Using composite materials, architects can create innovative building designs.
Bill Kreysler, head of the architectural composite company Kreysler and Associates, has seen an encouraging trend in architects’ attitudes about composite materials in the past decade. “Ten years ago, we were going to architects and trying to explain what we did and why they should consider us. Architects thought of fiberglass as a cheap substitute for something that they wanted but couldn’t afford,” he says. “Today, that is changing fast. Nowadays composites are recognized in the building code as a legitimate building material, and they are being used more and more on projects as architects explore new ways of designing more complicated shapes.”

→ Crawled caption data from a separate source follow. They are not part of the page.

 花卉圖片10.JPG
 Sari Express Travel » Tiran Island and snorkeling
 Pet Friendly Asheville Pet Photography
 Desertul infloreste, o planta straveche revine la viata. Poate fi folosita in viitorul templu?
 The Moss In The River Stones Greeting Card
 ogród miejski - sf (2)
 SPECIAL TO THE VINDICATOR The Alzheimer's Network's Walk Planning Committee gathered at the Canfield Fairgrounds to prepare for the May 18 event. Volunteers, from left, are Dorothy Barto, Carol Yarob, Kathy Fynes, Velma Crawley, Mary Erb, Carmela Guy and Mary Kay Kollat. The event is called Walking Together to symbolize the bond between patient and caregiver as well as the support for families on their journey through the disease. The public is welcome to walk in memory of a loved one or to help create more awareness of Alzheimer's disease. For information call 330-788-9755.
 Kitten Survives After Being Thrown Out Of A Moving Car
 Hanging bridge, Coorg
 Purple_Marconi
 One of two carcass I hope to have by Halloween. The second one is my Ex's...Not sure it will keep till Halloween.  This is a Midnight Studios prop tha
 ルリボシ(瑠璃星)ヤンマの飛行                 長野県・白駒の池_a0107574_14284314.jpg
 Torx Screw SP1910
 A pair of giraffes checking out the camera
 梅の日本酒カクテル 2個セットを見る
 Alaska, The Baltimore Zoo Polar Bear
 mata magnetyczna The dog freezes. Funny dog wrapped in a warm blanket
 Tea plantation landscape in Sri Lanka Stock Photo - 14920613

One example is the open-air BHP Billiton Pavilion for San Antonio River Foundations’ Confluence Park in Texas, designed by Andrew Kudless of Matsys design studio. The pavilion is the centerpiece of the 3.5-acre park, which overlooks the confluence of the San Antonio River and San Pedro Creek. The architect wanted to mill the forms for the pavilion’s walls out of foam using CNC and robots, then use those foam models to create GFRP forms for casting concrete. But the builder, unfamiliar with composite materials, considered fiberglass molds only after the bids for wood molds came in extremely high. Kreysler & Associates was able to produce the required molds at a significantly lower cost.
The molds for the 30-foot-high, poured concrete “petal” walls had to carry the tremendous weight of wet concrete. “The fiberglass had to be dimensionally stable and able to withstand 500 pounds per square foot of hydraulic pressure,” says Kreysler. “That took a lot of engineering of the material. It was thicker, had some stiffening ribs and included a rather elaborate steel support frame.” As they were reused, the fiberglass molds retained their initial shape. That was another advantage over wood molds, which absorb water and change shape as they’re reused.
Kreysler & Associates worked closely with Kudless and Lake|Flato Architects throughout the project. “Partnership early in a project is important, especially on something as unusual as this, so that the design is grounded in a feasible means of fabricating it,” says Joshua Zabel, vice president of business development at Kreysler and Associates and the lead on the project. “Early ideas about how to make the molds, how they might be transported, in how many pieces and how to assemble them was useful information that we provided as the project progressed.”